__Task directions__
Transcribe, exactly as they appear, only the lines from the one holding "How far is the" through the end of the entries below.

__Data for this exercise__
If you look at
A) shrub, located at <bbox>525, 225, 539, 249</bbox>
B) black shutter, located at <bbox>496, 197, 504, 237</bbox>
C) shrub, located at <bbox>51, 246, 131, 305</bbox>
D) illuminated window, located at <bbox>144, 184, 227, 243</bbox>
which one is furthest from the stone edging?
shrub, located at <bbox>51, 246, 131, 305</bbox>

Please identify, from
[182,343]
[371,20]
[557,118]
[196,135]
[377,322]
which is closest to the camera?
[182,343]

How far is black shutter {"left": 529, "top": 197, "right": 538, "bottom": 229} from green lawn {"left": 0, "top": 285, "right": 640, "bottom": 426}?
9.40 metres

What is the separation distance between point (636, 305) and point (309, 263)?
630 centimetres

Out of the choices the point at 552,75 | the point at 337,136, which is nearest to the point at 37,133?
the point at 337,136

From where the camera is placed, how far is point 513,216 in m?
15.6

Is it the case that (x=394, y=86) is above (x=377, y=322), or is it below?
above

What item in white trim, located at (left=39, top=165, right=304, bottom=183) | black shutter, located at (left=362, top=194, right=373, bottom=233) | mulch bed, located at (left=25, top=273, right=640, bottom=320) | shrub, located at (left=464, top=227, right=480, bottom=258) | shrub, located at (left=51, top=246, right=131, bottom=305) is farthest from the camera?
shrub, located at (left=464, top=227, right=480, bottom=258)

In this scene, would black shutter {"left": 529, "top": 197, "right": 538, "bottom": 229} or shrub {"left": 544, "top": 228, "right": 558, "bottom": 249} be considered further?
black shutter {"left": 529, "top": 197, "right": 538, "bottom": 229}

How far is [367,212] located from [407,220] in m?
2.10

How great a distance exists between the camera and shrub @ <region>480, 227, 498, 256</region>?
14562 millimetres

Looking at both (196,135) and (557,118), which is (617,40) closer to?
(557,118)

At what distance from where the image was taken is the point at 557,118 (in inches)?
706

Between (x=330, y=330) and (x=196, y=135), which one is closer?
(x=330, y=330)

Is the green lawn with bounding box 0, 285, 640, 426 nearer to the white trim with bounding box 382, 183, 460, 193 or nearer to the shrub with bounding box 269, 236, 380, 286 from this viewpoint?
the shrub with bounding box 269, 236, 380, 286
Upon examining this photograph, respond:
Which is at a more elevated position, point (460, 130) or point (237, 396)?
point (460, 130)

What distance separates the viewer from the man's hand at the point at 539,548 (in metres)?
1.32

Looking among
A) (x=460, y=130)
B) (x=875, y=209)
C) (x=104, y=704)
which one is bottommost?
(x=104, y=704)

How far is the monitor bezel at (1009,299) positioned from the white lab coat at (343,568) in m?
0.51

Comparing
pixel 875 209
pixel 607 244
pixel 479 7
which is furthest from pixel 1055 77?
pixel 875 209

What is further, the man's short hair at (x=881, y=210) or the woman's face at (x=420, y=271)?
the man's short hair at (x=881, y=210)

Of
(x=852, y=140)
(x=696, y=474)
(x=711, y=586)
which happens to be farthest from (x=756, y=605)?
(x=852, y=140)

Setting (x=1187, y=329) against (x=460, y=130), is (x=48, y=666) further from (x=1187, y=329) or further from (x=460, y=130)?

__Answer for this exercise__
How far is the monitor bezel at (1009,299) positioned from the white lab coat at (343,568) in m?
0.51

Comparing
pixel 875 209
pixel 607 244
pixel 479 7
which is furthest from pixel 1055 77?
pixel 875 209

What is further, the man's short hair at (x=881, y=210) or the woman's face at (x=420, y=271)?
the man's short hair at (x=881, y=210)

Of
(x=852, y=140)
(x=696, y=474)
(x=711, y=586)
which happens to be farthest from (x=756, y=605)?
(x=852, y=140)

Setting (x=1187, y=329) against (x=460, y=130), is (x=48, y=666) further from (x=1187, y=329) or further from (x=460, y=130)?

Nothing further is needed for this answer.